These are the facts: dental disease is one of the most common health concerns in felines. Similarly, an estimated 85% of dogs 5 years or older will suffer from periodontal or gingivitis (gum disease). Plaque build-up hardens into tartar which causes inflammation of the gums, swelling, and room for bacteria to grow. Since the mouth is a passageway into the body, the bacteria can travel to different organs causing serious infections in the kidney, liver, or heart, etc. All of this is caused because of unchecked bacteria growing in the mouth. Suddenly brushing your pet’s teeth seems more important than you first thought, right?

What you need:
Assemble the right tools for brushing your pet’s teeth. Try to be consistent about brushing daily, or at least several times a week. Frequency also will depend on the breed of dog, since smaller dog breeds (such as Bulldogs, Yorkies, Pugs, and Shih Tzus) tend to have teeth crowding, and may need more attention given to their oral hygiene.

  • Brush: Pet stores have specific soft brushes available, as well as finger-cap brushes and similar products. If these are not working for your cat or dog, wrap a firm cloth around your finger and proceed.
  • Toothpaste: DO NOT use human toothpaste. While this may seem like a great money-saver, our toothpaste is not good for pets, since fluoride is poisonous to them. Pets accidentally swallow plenty of the paste, so be sure to use products intended for animals. Pet stores sell many flavors from mint, to peanut butter, to liver or chicken; so there is bound to be a flavor your little pal will love!

How to Brush: Step-by-Step

  • Start the process: Hold your pet’s head under the jaw line and speak soothingly to him. Put a finger on both the sides of his mouth, then release. Give him a treat. Do this again, putting your fingers further in his mouth, and rubbing his teeth and lifting his lips. Then release and give him another treat. Repeat this preliminary process a few times, having more and more contact with opening the mouth/touching the gums and teeth until the day you are ready to begin brushing.

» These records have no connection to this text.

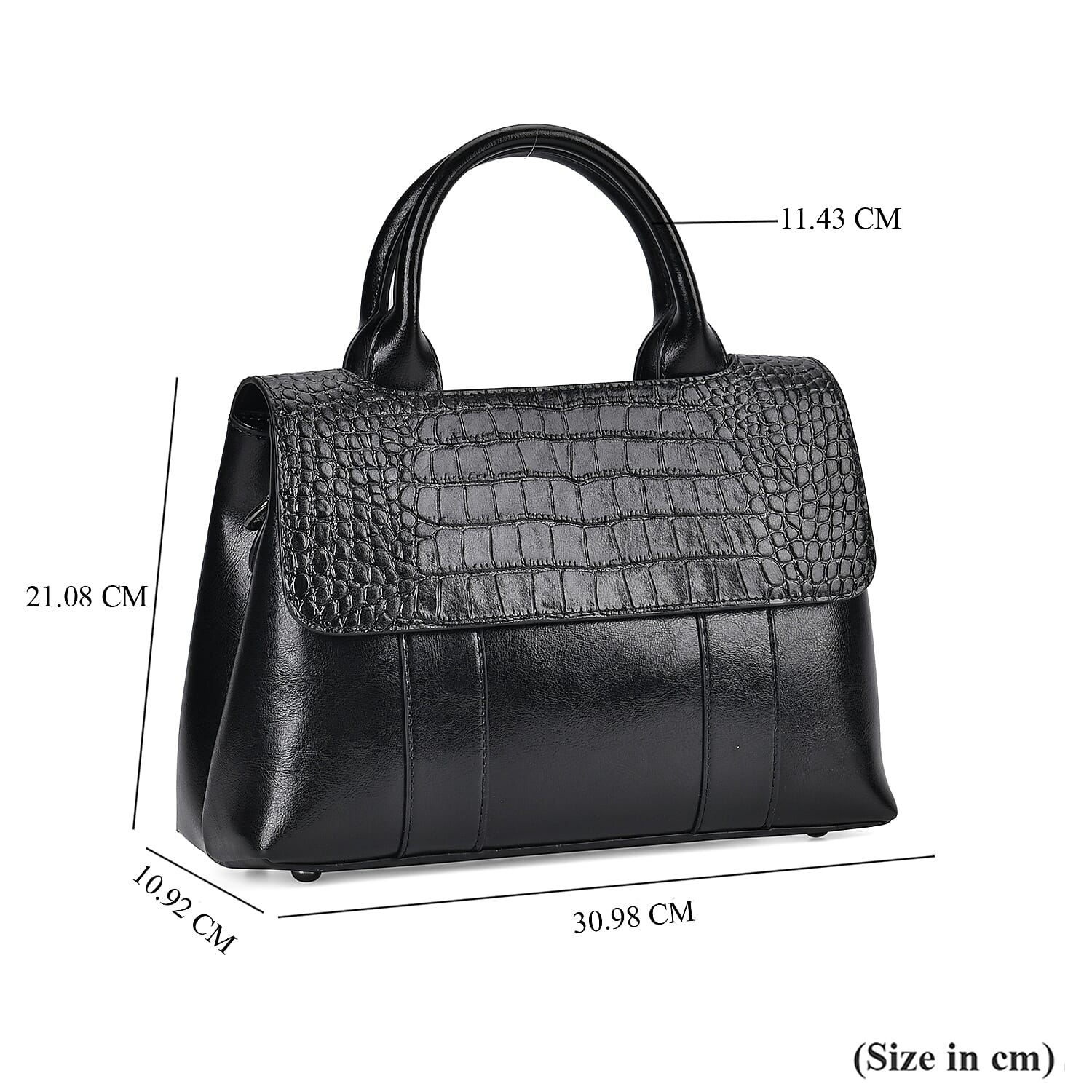 Designer Inspired - 100% Genuine Leather Crossbody Bag with 2 Long Shoulder Strap - Black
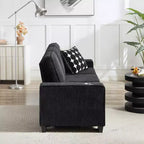 Canapé en velours côtelé Everly 84 de GDFStudio avec porte-gobelets intégrés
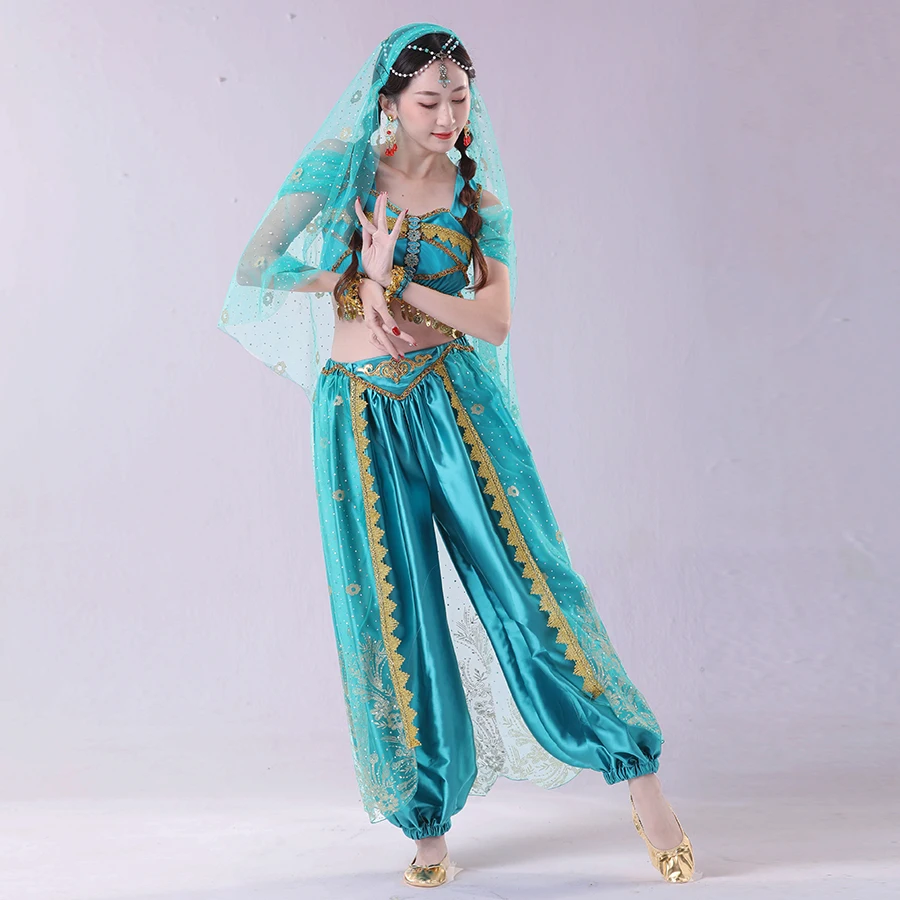 Halloween Festival Arabian Cosplay Princess Jasmine Costume Belly Dance Indian Bollywood Veil Top Pants Accessories Set Festival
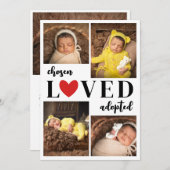 赤いハート選ばれた愛された採用された写真コラージュ 案内状 (正面/裏面)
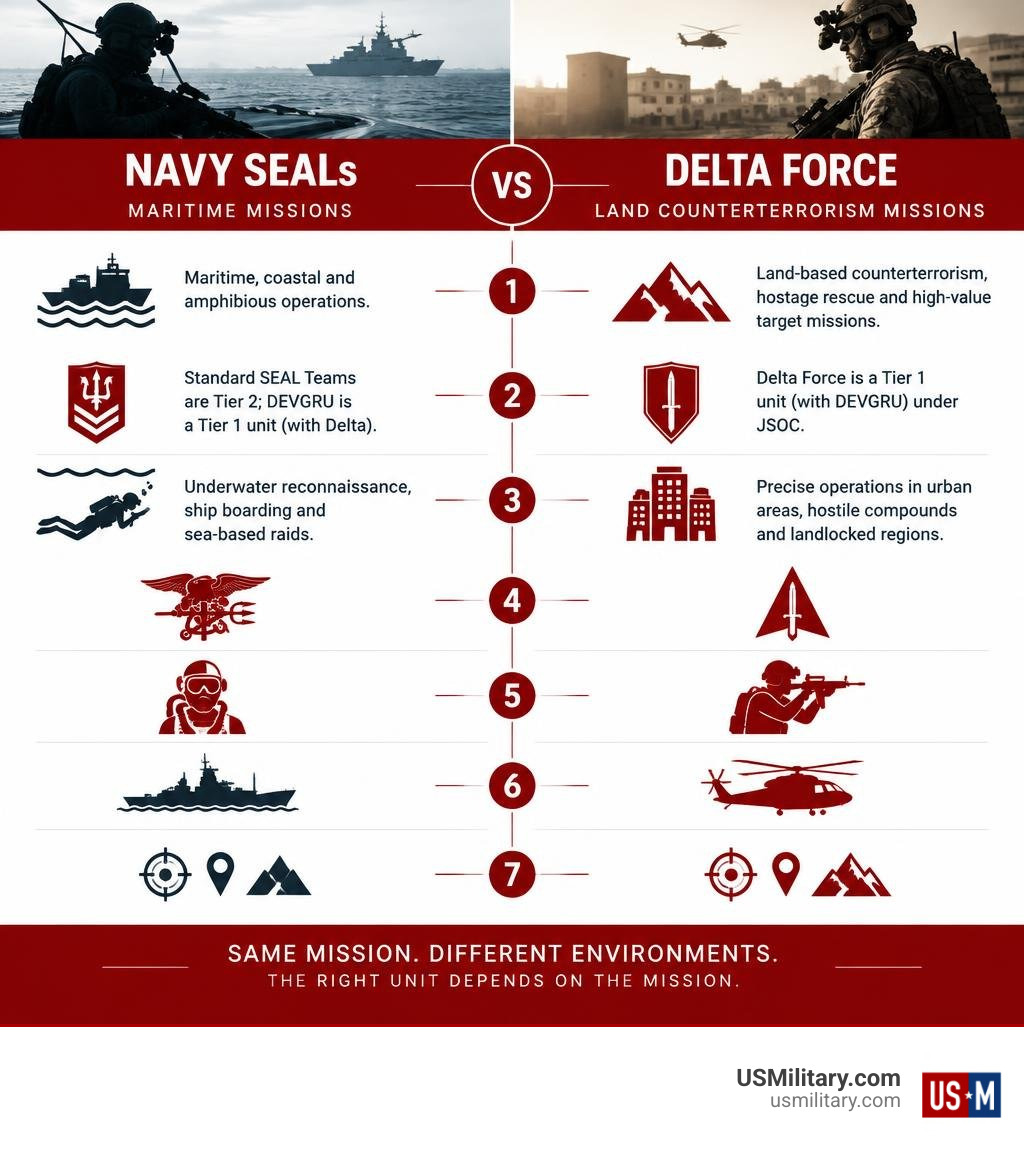 Infographic comparing Navy SEAL maritime missions and Delta Force land counterterrorism missions infographic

Because of the slow progression and treats, he may actually look forward to it!
  • Put toothpaste on the brush, and lift your pet’s upper lip.
  • Brush away from the gums on the outside of your pet’s teeth on both sides of the mouth
  • When your dog or cat is more comfortable, open their mouths wider and brush/scrape the inside of their teeth, always brushing away from the gums.
  • After you have brushed your pet’s teeth, reward them with a tasty dental chew (which will feel like a treat, without undoing any of your work). This will help them look forward to brushing on the next occasion.

Remember that this process may take several weeks of gradual training before your cat or dog becomes used to a full brushing session. Try not to exceed 5 minutes each time you brush, or if will be more difficult to commit to. Even if you progress slowly, or your pet gets fidgety and impatient, keep on training him until you are able to full access all his teeth. He will be much healthier in the long run, and happy to receive a treat at the end of each routine brushing session.